It quickly regains its footing, however, once the narrative resets to the players in college and brings on Peter Scolari (best known from TV’s “Newhart” and “Bosom Buddies”) to give distinct, fun interpretations of Pat Riley, Red Auerbach and Lakers’ owner Jerry Buss.

One of the strongest scenes in the play comes when Scolari takes on another character, a Boston bar-dweller and Celtics loyalist who engages in a verbal battle with a guy who might be the only Lakers fan in Massachusetts. Here, playwright Eric Simonson (who also penned last season’s “Lombardi”) is at his best, crafting detailed characters and earning big laughs while bringing up some serious racial undertones of the Celtics/Lakers rivalry.

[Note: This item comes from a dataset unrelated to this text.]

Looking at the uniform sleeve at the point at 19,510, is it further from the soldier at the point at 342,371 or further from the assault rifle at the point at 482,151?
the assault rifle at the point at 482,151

Later, he and the cast also earn points from a scene telling the oft-told tale of Johnson’s visit to French Lick to film a sneaker commercial—an awkward shoot that, thanks to lunch with Bird’s mother (the fun Dierdre O’Connell), became a turning point in their relationship.

As someone who had some understanding of the relationship between the two men and their importance to basketball but didn’t follow the game closely during the Magic/Bird years (forgive me, I was in New Jersey), it wasn’t clear to me during the play how the story was progressing from season to season. I wanted to feel the tension build and change. Instead of a build-up, it’s more of a blur. 

But in all, “Magic/Bird” is a likable show that is unlikely to draw an audience away from more traditional Broadway fare. It might just attract a different crowd—like the guy behind me who proudly explained to his son what was going on in just about every one of the 49 television images projected onto a scrim before the show.

Theater can be for those guys, too. And as a member of the relatively sports-ignorant class, I was happy to go along to the game.